Asl 2 Lanciano Vasto Chieti. Trend in crescita per gli screening oncologici

Asl 2 Lanciano Vasto Chieti. Trend in crescita per gli screening oncologici

Asl 2 Lanciano Vasto Chieti. Trend in crescita per gli screening oncologici
In aumento in provincia di Chieti le adesioni corrette per la prevenzione del tumore del colon retto, della cervice uterina e della mammella con percentuali al di sopra della media nazionale e ai livelli delle migliori regioni italiane. L’attività rientra nell’ambito delle azioni del Piano regionale di prevenzione

Gli screening oncologici per la prevenzione del tumore del colon retto, della cervice uterina e della mammella hanno dato nel 2018 ottimi risultati in provincia di Chieti, con adesioni corrette rispettivamente pari al 57,2%, al 60,2% e al 74,51% delle persone invitate, percentuali al di sopra della media nazionale e ai livelli delle migliori regioni italiane.
 
Questi i numeri resi noti oggi in occasione della Giornata mondiale contro il cancro, indetta dall’Union for international cancer control.
 
I cittadini hanno sempre più consapevolezza e aderiscono all’invito della Asl a sottoporsi a semplici esami per cogliere in tempo eventuali patologie. Si pensi che fino a quattro anni fa lo screening per il colon retto, ad esempio, non superava il 5% della popolazione di riferimento. L’attività rientra nell’ambito delle azioni del Piano regionale di prevenzione, che fanno capo al Dipartimento di prevenzione dell’Azienda sanitaria, diretto da Giuseppe Torzi.
 
“Un euro speso per invitare i cittadini a un semplice gesto di prevenzione – spiega il coordinatore degli screening oncologici della Asl Lanciano Vasto Chieti, l’anatomopatologo Domenico Angelucci – può salvare una vita, individuare un tumore nella fase in cui è ancora possibile intervenire, evitare un’operazione chirurgica, invasiva e penalizzante per sé stessi e per i familiari e con costi per la collettività che si aggirano intorno ai 15mila euro.
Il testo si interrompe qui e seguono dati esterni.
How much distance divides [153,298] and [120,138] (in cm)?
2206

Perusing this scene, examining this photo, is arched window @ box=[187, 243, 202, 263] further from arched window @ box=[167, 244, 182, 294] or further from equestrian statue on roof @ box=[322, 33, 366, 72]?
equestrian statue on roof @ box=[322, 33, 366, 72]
Agli utenti chiediamo semplicemente di affidarsi alla nostra équipe: noi li prendiamo in carico, ed è nostro compito sorvegliare il loro stato di salute attraverso controlli periodici con l’invito a esami gratuiti rivolti alle fasce di età maggiormente a rischio. Affidarsi a questo percorso significa non finire nel gorgo delle liste d’attesa che, se svuotate di domanda inappropriata, potranno man mano essere alleggerite».
 
Per quanto riguarda lo screening per la prevenzione dei tumori del colon retto, sono stati inviati per posta 48.898 inviti a uomini e donne della provincia di Chieti nella fascia di età tra i 50 e i 69 anni: di questi, 22mila hanno risposto al test per la ricerca del sangue occulto nelle feci (la percentuale corretta del 57,2% va poi calcolata sottraendo quanti sono risultati irreperibili e coloro che, per vari motivi, si erano già sottoposti di recente agli esami previsti dallo screening).
 
Per lo screening della cervice uterina la popolazione di riferimento sono le donne tra i 25 e i 64 anni: sono stati inviati 17.885 inviti cui hanno risposto 11.560 persone, con un’adesione “corretta” del 60,2%.
 
Allo screening mammografico, rispetto ai 24.977 inviti ad altrettante donne tra 50 e 69 anni (cui si sono aggiunti anche 1.050 solleciti) sono stati eseguiti 16.468 esami, con un’adesione del 74,51%; complessivamente in provincia di Chieti si è sottoposto a mammografia l’81,18% della popolazione target assistibile.